En médecine, nous avons plus d’ordinateurs que de stéthoscopes… (Par Jean-Marc Majeau)
Cette épidémie de la Covid aurait pu, aurait dû même, confirmer ce que nous croyions depuis des années : le fait que nous avions le meilleur système de santé au monde. En février, alors que l’Italie puis l’Espagne se confinaient et déploraient un nombre de décès hallucinant, nous entendions les responsables de notre pays prétendre que le mode de vie et le système de soins transalpin et ibérique étaient tellement incomparables au nôtre que nous n’aurions pas à déplorer la même évolution, évidemment. Quelques semaines plus tard, nous avions pourtant un résultat aussi dramatique que celui de nos voisins. Enfin, au moins des deux pays présumés plus modestes que nous. Pour ce qui concernait l’Allemagne, l’analyse était différente. La mortalité était plus faible, l’engorgement des hôpitaux incomparable et l’affolement mieux contenu. Cela tenait, selon le ministre, au décalage temporel entre eux et nous, l’épidémie ayant débuté plus tôt pour nous, évoluant du Sud au Nord. Las ! Plusieurs mois plus tard, le constat est clair : l’Allemagne déplore moins de 10 000 décès quand nous, Italiens, Espagnols et Français en avons chacun plus de 32 000. Bien sûr nous n’avions ni masques ni tests au moment où ils étaient indispensables. Les teutons, eux, les avaient.

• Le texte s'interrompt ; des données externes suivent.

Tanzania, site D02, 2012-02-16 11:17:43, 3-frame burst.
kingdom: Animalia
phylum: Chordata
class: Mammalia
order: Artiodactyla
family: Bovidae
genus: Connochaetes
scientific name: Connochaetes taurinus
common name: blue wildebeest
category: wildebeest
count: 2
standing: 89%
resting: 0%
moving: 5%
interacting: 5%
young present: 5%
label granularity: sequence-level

Mais cela n’explique pas tout ! La grande différence entre eux et nous vient, à budget égal, de l’organisation du système de soins. Tous ceux qui travaillent dans le secteur de la santé vous le diront : en terme de moyens mis à la disposition des patients, nous ne faisons pas mieux que l’Espagne et l’Italie, avec un budget pourtant bien supérieur. L’Allemagne fait beaucoup mieux. Pourquoi ? Uniquement en raison d’une meilleure répartition des effectifs. Là où ils ont choisi de mettre des praticiens de terrain et d’armer des lits, nous les supprimons au profit des postes administratifs. C’est un constat que nous faisons depuis des années : outre la fermeture des services, outre les vacances de postes, la majorité des embauches sont exclusivement destinées à des tâches éloignées des soins, dédiées à l’informatique et au contrôle de l’activité.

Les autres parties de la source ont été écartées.